The compassionate use or expanded access systems in place now to make drugs available to terminally ill patients are already ethically problematical, and state right-to-try laws have the unfortunate result of further muddying the waters. The constitutional and misleading aspects of the right-to-try laws are the most troublesome, but the larger issue is the statement they make about the ethical treatment of the terminally ill. By removing the requirement that the FDA approve a request, the laws imply that there is less need for an unbiased, oversight authority to agree that a drug is safe and effective for use. Under the right-to-try paradigm, as long as the company that makes the drug (hardly an unbiased actor) agrees to allow the patient access to the drug (after being indemnified against legal redress) the transaction is legal.

It is critical that a program based on giving investigational drugs to dying patients be one that goes beyond satisfying the low bar of “legal.” Such a program should aim to provide a therapeutic benefit to patients beyond that of hope. The right-to-try movement as well as social media pressure on drug manufacturers has begun an important dialogue on the ethical treatment of terminally ill patients. Drug manufacturers have responded with more transparency and codification of their policies on their websites and, in the case of Johnson & Johnson, the establishment of an outside Compassionate-Use Advisory Committee (CompAC).

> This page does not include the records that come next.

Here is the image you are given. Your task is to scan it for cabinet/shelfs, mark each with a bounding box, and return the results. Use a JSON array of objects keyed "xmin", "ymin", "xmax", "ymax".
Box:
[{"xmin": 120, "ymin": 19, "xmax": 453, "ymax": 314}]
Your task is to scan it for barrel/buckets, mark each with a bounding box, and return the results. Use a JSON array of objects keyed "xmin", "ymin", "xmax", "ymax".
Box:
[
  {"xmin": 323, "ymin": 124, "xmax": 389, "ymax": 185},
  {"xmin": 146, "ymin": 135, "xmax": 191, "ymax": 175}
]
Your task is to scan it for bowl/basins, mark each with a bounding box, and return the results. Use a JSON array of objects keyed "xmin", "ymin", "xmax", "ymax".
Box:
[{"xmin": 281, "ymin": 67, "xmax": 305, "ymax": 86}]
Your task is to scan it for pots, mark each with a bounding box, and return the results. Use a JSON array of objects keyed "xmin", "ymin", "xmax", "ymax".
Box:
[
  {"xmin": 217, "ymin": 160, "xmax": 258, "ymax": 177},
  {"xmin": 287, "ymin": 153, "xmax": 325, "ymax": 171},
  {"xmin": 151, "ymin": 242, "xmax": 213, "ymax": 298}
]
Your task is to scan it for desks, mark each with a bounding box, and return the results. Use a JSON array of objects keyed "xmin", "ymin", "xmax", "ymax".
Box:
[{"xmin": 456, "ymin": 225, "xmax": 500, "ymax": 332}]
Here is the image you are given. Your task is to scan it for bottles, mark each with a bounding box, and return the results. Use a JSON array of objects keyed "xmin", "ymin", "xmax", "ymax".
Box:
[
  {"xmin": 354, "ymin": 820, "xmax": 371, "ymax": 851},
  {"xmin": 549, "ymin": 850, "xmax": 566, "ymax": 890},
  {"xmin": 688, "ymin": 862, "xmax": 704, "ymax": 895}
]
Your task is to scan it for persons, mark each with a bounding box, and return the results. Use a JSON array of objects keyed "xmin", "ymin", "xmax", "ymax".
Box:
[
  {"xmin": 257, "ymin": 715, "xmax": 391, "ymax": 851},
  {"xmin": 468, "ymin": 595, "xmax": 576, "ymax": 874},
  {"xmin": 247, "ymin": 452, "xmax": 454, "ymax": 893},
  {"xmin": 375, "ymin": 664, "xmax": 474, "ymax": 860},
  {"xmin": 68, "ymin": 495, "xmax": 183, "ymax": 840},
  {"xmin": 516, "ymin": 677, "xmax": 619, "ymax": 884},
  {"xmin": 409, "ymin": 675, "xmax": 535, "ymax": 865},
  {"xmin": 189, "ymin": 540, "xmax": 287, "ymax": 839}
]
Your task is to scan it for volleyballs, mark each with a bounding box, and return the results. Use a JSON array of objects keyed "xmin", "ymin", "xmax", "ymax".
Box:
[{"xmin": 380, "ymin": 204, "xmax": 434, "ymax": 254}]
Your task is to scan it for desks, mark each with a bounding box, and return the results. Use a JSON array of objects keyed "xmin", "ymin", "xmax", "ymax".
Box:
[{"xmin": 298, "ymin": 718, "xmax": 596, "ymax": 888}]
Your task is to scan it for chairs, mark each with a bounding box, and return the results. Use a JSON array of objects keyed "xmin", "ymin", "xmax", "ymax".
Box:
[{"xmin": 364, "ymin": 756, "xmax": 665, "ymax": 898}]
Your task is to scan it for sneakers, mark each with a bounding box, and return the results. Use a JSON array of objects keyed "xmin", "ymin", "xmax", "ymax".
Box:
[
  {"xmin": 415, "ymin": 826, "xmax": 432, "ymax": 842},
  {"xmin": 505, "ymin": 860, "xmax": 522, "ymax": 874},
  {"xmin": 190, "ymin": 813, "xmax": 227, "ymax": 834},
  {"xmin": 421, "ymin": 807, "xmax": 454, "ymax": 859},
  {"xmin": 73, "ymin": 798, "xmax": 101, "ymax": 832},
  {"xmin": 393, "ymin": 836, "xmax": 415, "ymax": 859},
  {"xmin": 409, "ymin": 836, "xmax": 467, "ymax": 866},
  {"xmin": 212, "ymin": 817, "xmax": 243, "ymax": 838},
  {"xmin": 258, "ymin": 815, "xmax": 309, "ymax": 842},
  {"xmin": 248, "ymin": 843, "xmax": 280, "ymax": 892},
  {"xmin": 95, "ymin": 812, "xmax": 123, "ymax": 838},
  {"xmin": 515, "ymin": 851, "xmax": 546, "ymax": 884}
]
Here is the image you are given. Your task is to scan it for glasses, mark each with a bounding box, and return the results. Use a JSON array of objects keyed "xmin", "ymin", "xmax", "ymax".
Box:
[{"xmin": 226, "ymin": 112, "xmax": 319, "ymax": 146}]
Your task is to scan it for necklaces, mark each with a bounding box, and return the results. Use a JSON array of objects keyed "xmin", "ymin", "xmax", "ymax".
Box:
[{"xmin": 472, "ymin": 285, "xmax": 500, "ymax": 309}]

The larger ethical dilemma is how far physicians, the FDA, and drug manufacturers want to go in privileging hope for individual patients over proven therapeutic benefit. Olsen admits that we are discussing a system of extremely long odds designed to give patients hope: “Dying patients are not looking for a 100 percent guarantee the drug is effective. They are looking for hope. They are looking for a fighting chance.” The truth is that dying patients will have nowhere near a 100 percent chance that investigational drugs will produce a therapeutic benefit. Without solid data on the patients who have benefited from expanded access and those who have not, it is simply a roll of the dice. The FDA should be collecting such data and continuing its oversight of the expanded access process. Right-to-try laws that remove the FDA as a participant in this ethically challenging area do not represent a step forward.